O botão cor-de-laranja que vos separa de uma doação e me separa de um sonho é à direita. Não custa nada.

quarta-feira, outubro 20, 2010

No barbeiro

Fui ao barbeiro, ouvir a rádio na comercial, pente 1, ler a Bola e ver como anda o Jesus. O senhor Zé pergunta-me se o corte é o do costume e eu pergunto-lhe se o Simão ainda é do Benfica. Pois. Qualquer dia, nem o Nuno Gomes, eu ( incrivelmente ) sei.
É que eu não percebo uma porra de bola.
E na verdade nunca entrei num barbeiro. E não li a Bola. Li a Tokion. E não ouvi a comercial, ouvi Junior Boys e por acaso uma que gosto e fica no ouvido.



E cada vez mais, o Chiado faz Lisboa parecer uma capital europeia.

Adenda: Hoje já ouvi esta música 20 vezes. Compulsivo.


A vossa ajuda continua a ser precisa. Dos 9 milhões de leitores, eu estimo que pelo menos 37 têm Paypal. Não se acanhem. Cor de laranja. Direita. Nenhuma doação é pequena demais - já tive uma que terminava em.12 cêntimos.

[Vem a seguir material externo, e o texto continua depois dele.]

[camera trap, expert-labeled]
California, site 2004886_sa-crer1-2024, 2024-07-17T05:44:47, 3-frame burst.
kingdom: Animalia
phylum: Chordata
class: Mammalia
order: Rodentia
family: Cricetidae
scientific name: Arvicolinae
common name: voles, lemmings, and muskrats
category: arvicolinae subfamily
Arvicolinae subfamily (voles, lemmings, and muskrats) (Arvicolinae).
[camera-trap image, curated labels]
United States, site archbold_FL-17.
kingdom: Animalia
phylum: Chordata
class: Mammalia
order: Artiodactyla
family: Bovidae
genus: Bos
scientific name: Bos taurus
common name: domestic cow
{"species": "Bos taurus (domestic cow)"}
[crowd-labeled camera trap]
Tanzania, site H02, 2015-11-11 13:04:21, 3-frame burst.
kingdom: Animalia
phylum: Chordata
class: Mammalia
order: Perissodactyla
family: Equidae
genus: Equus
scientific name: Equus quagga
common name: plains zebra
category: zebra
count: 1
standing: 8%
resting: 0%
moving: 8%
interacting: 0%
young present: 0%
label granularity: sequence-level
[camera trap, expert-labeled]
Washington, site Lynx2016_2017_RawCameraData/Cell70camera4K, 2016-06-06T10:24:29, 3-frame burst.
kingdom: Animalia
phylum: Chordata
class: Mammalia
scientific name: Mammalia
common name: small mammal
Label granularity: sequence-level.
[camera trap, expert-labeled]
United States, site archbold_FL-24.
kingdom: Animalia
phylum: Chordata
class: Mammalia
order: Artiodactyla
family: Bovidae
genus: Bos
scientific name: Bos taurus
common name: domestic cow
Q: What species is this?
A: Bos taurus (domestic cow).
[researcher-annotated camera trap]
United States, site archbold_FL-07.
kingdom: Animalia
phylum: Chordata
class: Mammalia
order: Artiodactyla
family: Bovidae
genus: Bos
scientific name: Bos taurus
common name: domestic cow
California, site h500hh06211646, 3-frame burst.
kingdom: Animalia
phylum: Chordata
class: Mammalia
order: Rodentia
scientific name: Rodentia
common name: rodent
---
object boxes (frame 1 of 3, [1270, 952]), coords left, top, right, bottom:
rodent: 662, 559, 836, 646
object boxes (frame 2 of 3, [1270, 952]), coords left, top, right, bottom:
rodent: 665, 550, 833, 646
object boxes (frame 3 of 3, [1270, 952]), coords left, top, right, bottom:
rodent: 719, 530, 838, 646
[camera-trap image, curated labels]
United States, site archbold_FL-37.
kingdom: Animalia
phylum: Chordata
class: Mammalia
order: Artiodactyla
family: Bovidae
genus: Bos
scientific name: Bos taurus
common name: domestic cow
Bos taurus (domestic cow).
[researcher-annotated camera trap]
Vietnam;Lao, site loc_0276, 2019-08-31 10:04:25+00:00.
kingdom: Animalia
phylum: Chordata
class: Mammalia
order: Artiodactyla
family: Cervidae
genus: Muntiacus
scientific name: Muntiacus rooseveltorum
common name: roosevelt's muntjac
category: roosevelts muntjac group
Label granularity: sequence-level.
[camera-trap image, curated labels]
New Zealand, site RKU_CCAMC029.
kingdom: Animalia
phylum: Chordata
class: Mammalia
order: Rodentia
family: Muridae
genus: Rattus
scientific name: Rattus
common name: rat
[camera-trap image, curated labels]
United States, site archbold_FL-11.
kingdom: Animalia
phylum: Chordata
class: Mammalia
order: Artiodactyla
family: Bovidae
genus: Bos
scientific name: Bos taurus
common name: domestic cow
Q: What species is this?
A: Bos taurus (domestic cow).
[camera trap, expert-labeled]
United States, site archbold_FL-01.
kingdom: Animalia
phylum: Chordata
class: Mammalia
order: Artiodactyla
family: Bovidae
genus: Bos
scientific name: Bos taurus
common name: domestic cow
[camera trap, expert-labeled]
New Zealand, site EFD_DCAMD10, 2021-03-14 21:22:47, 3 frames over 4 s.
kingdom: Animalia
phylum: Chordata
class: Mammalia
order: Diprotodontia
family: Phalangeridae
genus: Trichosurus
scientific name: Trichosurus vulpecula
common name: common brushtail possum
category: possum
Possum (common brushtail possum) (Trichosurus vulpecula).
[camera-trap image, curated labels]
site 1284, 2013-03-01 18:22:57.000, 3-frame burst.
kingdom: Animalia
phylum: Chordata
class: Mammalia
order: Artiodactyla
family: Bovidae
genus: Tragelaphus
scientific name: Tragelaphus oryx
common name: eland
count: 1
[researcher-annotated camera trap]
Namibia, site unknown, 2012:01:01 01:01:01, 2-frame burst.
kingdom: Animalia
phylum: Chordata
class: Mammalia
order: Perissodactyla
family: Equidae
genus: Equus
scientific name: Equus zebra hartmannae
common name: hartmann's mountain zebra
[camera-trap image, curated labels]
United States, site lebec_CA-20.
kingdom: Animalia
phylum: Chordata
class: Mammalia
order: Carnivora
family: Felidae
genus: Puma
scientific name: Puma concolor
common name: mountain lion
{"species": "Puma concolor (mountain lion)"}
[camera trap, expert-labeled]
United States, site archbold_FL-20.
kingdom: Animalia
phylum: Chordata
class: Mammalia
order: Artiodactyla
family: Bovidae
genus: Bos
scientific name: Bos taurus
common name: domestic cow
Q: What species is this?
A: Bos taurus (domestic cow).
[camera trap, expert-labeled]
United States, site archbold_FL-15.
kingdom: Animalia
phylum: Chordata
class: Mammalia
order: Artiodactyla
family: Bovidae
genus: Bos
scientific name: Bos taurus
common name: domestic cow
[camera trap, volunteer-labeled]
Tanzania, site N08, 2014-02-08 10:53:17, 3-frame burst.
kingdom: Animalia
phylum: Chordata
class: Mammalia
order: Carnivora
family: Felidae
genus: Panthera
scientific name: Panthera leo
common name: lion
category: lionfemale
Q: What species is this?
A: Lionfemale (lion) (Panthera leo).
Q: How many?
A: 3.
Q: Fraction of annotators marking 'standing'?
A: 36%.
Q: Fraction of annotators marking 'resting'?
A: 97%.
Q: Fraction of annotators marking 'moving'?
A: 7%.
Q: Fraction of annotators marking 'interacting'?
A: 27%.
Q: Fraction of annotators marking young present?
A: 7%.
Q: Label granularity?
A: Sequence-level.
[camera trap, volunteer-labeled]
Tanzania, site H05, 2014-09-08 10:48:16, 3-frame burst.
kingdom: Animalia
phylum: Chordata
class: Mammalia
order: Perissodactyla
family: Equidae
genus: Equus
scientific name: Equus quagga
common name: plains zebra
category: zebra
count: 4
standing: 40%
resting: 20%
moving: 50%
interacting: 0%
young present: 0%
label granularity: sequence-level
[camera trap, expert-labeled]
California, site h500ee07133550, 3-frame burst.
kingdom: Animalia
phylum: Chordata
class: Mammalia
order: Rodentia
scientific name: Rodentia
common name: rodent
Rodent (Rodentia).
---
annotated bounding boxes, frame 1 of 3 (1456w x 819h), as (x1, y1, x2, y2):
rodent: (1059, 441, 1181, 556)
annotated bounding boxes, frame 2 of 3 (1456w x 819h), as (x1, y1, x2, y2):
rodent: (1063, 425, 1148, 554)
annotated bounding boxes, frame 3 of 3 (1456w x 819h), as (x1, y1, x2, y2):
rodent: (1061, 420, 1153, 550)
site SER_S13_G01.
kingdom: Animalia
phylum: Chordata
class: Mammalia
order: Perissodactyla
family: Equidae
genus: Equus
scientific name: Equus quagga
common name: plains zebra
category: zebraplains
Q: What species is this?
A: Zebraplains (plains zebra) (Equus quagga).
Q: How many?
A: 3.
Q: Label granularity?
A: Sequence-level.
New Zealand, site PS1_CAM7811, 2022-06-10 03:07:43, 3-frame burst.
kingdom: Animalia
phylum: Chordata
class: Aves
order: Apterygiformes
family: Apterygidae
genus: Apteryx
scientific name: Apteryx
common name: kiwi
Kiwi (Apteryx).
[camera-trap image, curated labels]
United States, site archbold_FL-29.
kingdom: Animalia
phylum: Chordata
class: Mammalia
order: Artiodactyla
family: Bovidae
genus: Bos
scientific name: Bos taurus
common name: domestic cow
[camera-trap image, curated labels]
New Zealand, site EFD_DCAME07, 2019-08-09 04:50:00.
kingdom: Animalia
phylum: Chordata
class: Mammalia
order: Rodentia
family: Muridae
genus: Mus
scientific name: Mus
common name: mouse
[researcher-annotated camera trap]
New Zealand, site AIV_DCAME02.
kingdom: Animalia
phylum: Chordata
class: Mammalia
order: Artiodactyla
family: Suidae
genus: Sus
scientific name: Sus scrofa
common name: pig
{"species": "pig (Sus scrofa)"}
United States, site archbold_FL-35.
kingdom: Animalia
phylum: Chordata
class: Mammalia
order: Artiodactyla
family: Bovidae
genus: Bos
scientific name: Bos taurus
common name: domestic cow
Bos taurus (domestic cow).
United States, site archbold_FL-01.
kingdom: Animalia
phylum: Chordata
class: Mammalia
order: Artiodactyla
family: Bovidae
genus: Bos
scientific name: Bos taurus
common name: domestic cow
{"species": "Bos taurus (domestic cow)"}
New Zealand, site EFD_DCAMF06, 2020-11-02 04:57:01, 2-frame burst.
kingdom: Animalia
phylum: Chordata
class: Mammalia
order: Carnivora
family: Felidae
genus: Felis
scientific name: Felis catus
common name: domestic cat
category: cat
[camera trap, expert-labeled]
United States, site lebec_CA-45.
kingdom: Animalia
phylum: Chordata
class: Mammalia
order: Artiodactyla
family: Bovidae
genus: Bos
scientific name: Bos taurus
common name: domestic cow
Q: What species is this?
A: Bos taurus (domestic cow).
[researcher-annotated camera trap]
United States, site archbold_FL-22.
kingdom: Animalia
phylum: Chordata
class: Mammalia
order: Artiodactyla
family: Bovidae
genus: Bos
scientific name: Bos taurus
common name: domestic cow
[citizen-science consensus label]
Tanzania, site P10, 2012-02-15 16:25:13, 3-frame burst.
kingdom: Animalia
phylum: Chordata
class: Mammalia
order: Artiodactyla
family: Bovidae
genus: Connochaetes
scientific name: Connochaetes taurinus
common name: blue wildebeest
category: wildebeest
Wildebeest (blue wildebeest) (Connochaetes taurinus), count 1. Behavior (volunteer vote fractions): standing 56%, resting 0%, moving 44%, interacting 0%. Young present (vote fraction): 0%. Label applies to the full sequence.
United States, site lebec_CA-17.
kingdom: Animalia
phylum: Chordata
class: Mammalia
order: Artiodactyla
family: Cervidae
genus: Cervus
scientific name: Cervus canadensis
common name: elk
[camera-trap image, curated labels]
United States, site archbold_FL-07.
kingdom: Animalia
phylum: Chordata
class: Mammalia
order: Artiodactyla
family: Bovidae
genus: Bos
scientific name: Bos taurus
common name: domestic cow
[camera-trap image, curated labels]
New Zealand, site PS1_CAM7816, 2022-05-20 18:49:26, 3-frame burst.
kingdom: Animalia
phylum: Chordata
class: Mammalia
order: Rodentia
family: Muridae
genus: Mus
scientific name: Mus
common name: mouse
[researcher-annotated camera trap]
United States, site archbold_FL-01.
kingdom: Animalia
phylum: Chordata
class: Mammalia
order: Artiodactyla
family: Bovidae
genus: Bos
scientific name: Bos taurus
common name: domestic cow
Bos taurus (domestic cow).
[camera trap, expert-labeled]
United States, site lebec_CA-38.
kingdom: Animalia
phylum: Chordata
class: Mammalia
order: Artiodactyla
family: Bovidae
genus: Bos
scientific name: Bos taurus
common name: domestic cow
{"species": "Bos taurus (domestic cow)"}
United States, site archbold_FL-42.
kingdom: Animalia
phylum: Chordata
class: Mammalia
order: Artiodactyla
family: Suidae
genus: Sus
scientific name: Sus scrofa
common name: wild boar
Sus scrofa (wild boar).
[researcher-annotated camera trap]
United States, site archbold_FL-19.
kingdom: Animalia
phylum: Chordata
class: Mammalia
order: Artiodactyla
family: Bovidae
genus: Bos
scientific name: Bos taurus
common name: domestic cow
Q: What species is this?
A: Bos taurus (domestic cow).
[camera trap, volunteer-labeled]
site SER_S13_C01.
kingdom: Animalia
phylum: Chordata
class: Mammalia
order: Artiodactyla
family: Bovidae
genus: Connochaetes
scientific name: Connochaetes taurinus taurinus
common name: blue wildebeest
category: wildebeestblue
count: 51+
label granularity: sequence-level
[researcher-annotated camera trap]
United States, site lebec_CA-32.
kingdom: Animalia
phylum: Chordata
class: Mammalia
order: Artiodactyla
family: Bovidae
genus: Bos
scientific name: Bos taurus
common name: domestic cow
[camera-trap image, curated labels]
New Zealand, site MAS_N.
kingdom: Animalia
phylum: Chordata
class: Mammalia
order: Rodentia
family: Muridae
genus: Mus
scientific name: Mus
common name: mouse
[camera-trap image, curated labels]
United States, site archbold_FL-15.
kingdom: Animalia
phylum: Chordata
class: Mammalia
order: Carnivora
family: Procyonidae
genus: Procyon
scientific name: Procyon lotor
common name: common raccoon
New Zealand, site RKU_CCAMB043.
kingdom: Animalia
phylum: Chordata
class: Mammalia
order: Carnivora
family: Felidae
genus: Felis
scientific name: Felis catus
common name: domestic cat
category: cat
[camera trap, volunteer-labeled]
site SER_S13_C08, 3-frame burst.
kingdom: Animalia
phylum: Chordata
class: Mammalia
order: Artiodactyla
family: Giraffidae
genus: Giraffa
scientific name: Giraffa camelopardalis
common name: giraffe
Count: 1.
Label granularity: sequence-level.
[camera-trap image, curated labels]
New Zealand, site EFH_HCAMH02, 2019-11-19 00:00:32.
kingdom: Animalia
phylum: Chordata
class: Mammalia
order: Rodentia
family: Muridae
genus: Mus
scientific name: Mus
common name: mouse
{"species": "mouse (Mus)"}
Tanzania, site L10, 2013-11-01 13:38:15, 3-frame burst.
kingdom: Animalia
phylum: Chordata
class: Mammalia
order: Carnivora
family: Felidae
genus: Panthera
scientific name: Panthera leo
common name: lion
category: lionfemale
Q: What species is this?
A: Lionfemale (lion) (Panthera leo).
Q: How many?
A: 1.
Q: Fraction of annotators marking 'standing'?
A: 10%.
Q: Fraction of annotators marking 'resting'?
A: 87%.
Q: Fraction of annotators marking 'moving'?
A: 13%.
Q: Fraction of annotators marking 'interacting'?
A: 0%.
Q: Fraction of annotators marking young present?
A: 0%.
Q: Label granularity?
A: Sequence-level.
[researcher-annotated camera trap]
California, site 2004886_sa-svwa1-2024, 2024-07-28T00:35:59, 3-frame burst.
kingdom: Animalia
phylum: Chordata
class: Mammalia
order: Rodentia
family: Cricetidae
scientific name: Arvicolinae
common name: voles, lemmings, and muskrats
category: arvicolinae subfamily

terça-feira, outubro 19, 2010

100 clientes

A Rute foi a centésima pessoa - reparem que digo centésima, e não "numero 100", como se ouve nos telejornais todos - a tornar-se seguidora deste tasco. Como prometido, vou vilipendiá-la.

Rute, tens pouco que fazer. Seguir este blog? há aí tanto blog melhor. Aqui raramente tenho piada, embora tente. Não falo de sexo. Não falo de sapatos. Não falo do Benfica. Raramente ofereço passatempos e se o faço , é para meu proveito ( vide Take us to iPod Touch ). Não podes ser boa pessoa.

faltam 2

O centésimo cliente do PPC tem direito a ser vilipendiado on-line ainda hoje. Aproveitem.

Adenda1: falta 1.

Adenda2: O 100º cliente é a Rute.

Nada se vai meter no meu caminho, digo-vos. A campanha Take us to iPod Touch sabe que terá sucesso, porque sabe que a sua missão é um bocado fútil. Mas é minha.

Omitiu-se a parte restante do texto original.